▸ Required work
- 1) From the pier fishing thread below, return the part that opens with the words containing "## ZEBCO (Mar" and closes with "(Sep 28, 2007)", copied word for word.
- 2) In the pier fishing thread below, what type of bait does ZEBCO recommend for flounder?

Watch and Learn, DO NOT, I MEAN DOOO NOT USED SET LINES UNLESS ITS OVERHEAD SURF! That is, unless you fish the west side of the pier, then be my guest. The first couple times you go out there, WATCH AND LEARN, ASK QUESTIONS. Even bring a pad and pen if i want, whatever works. A good way to have the locals not think of u as a tourist, is maybe share some sand fleas, cigs (during mack season) or maybe a couple squid to throw on the back of a ling jig. Only take someone seriously if they are fighting a fish. Get a good pair of POLARIZED glasses (i,e Costa del Mar's).. Dont expect greatness on ur first couple trips... takes a lil while to get used to.


----------



## ZEBCO (Mar 17, 2008)

well you can use some good wire liter.and for a bait u can use a deertail jig.for king some kind of deep dive crank bait..and for flounder you should use some type of soft plastic..


----------



## ironman172 (Sep 28, 2007)

Just gotta love cobia season!!!:bowdown:clap:grouphug

Is Mike Moore there yet??:doh....probably a little early


----------



## jackedup (Jan 17, 2008)

saw him and john micheal out there yesterday, the first ling can't be far behind!


----------

▸ Material provided
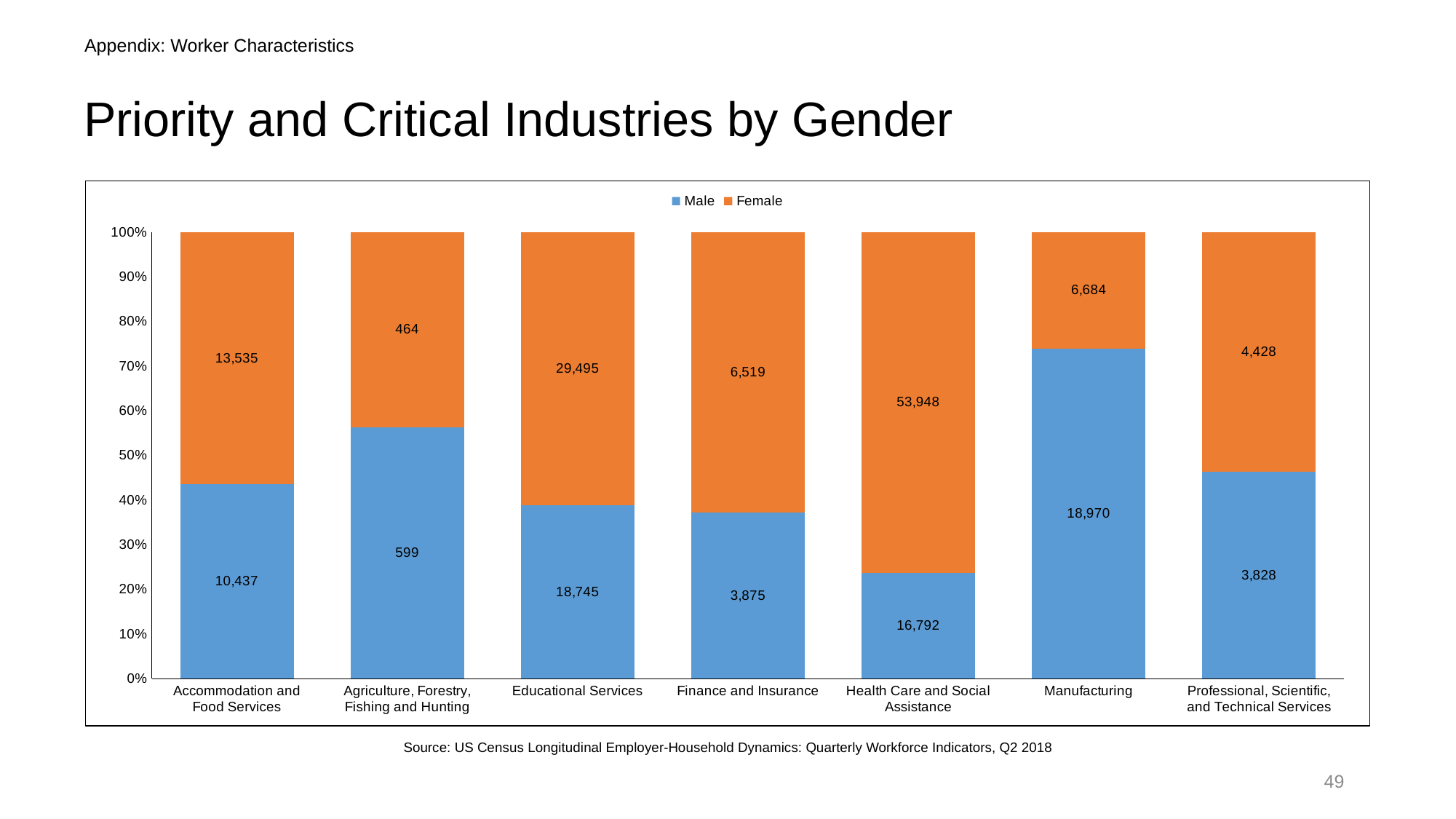
Is the Male share of the Manufacturing bar greater or less than 70%? greater Which is larger for Manufacturing, the Male value or the Female value? Male What is the combined Male and Female total for Accommodation and Food Services? 23,972 What is the Male value for Educational Services? 18,745 What kind of chart is shown? Stacked bar chart Which industry has the lowest Male value? Agriculture, Forestry, Fishing and Hunting What is the Female value for Health Care and Social Assistance? 53,948 What is the Female value for Agriculture, Forestry, Fishing and Hunting? 464 How many industries are shown on the x axis? 7 What is the difference between the Female and Male values for Finance and Insurance? 2,644 How many series does the legend list? 2 Which industry has the highest Female value? Health Care and Social Assistance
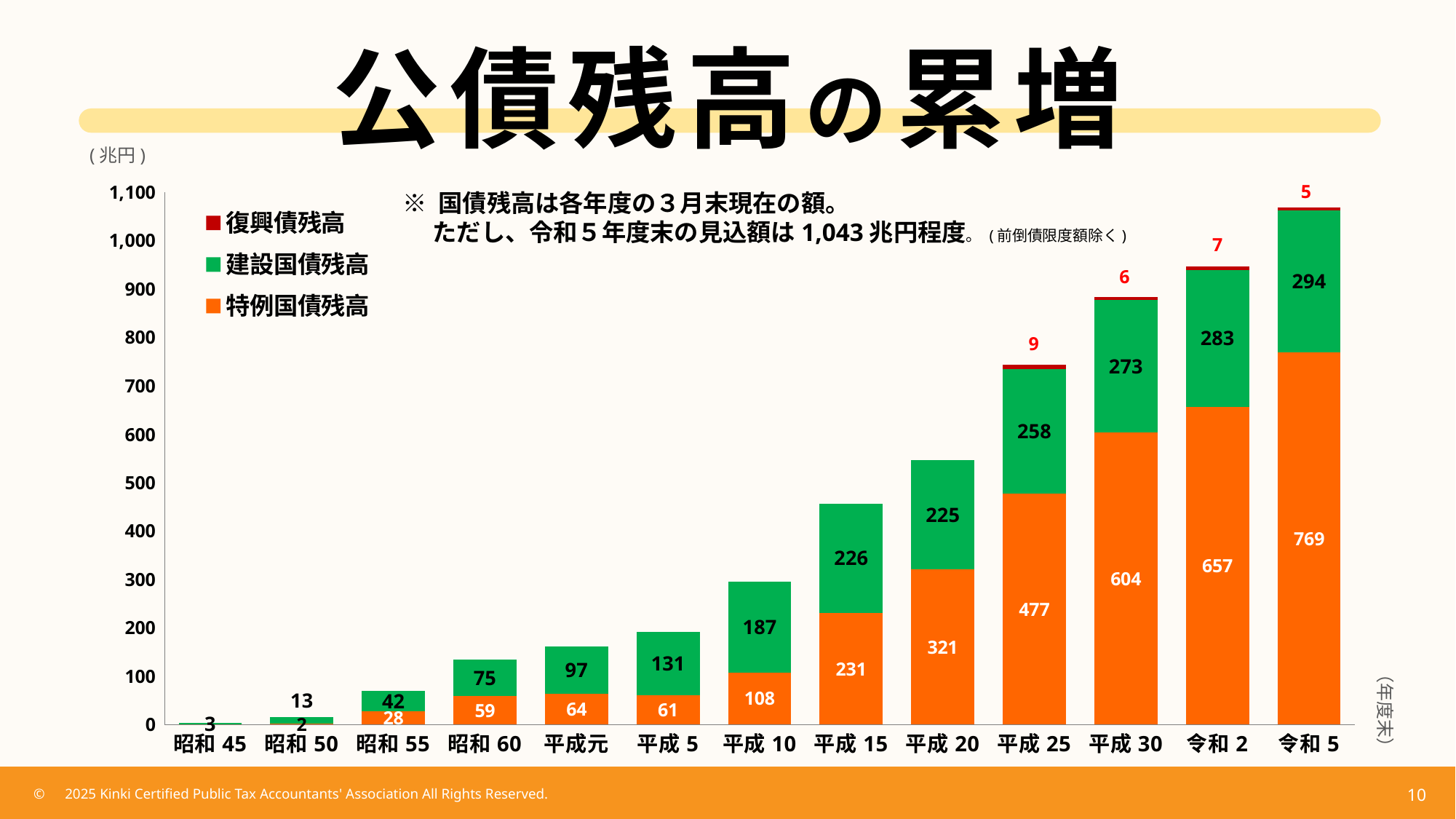
How many series does the legend list? 3 Which year has the lowest value of 建設国債残高? 昭和45 Does the value of 特例国債残高 generally rise or fall from 昭和55 to 令和5? Rise What is the value of 建設国債残高 for 平成30? 273 What is the total of the stacked bar for 令和5? 1,068 Which is larger for 平成15: 建設国債残高 or 特例国債残高? 特例国債残高 What is the value of 特例国債残高 for 令和5? 769 Which year has the highest value of 特例国債残高? 令和5 How many year categories are shown on the x axis? 13 What is the difference between 特例国債残高 for 令和5 and 令和2? 112 What is the value of 復興債残高 for 平成25? 9 What kind of chart is shown on the slide? Stacked bar chart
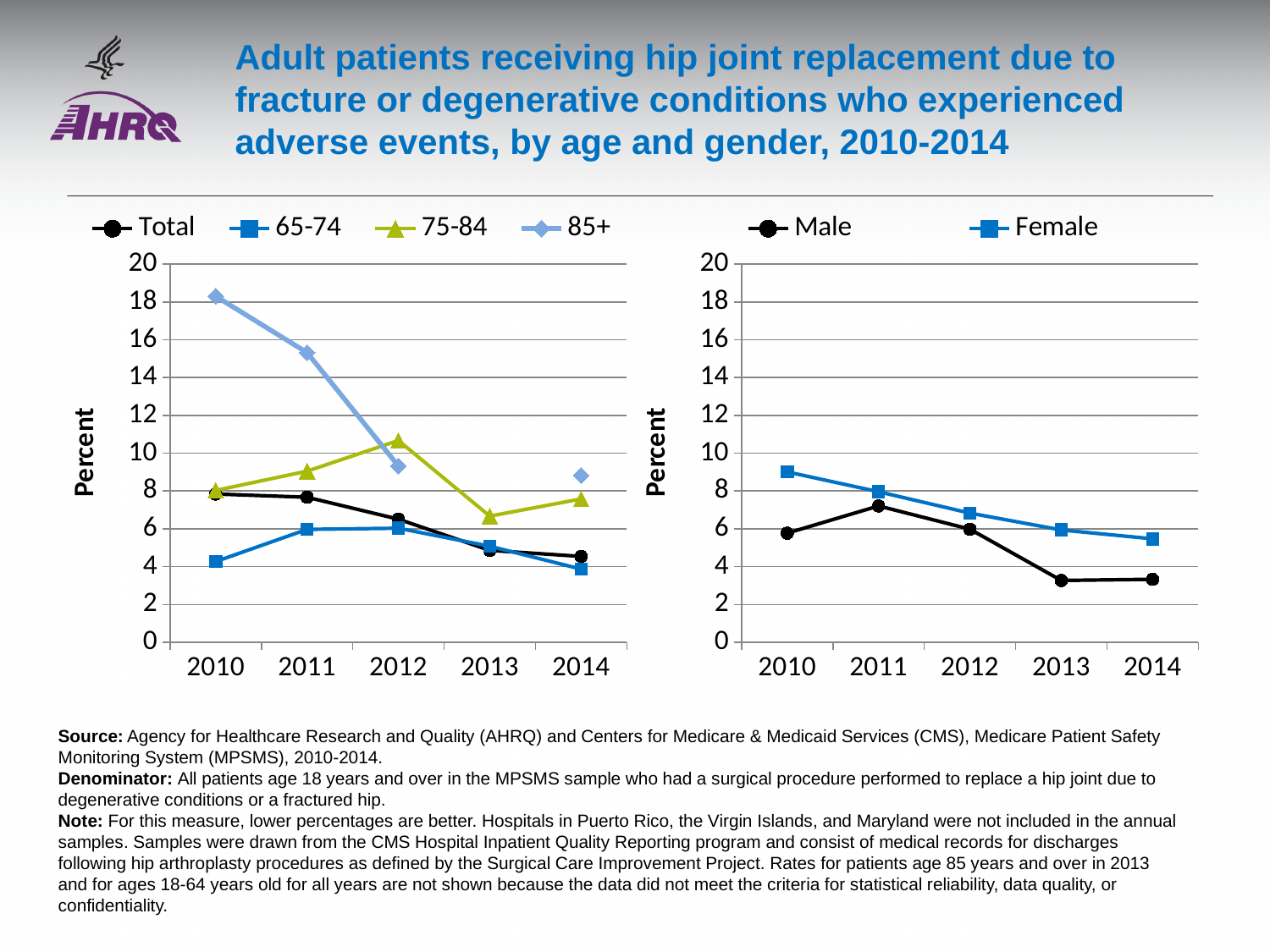
In the right chart (by gender), is the value for Male in 2013 greater or less than 4? less In the left chart (by age), which series has the lowest value in 2010? 65-74 In the right chart (by gender), does the Female series rise or fall from 2010 to 2014? fall In the left chart (by age), is the value for 85+ in 2010 greater or less than 16? greater In the right chart (by gender), is the value for Female in 2010 greater or less than 8? greater How many series does the legend of the right chart (by gender) list? 2 In the left chart (by age), which series has the highest value in 2010? 85+ How many years are shown on the x axis of the right chart (by gender)? 5 In the right chart (by gender), which is larger in 2014, Male or Female? Female What kind of chart is the left chart (by age)? line chart How many series does the legend of the left chart (by age) list? 4 What is the y-axis label on the left chart (by age)? Percent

▸ Responses by item number
- 1)
## ZEBCO (Mar 17, 2008)

well you can use some good wire liter.and for a bait u can use a deertail jig.for king some kind of deep dive crank bait..and for flounder you should use some type of soft plastic..


----------



## ironman172 (Sep 28, 2007)

- 2) Some type of soft plastic.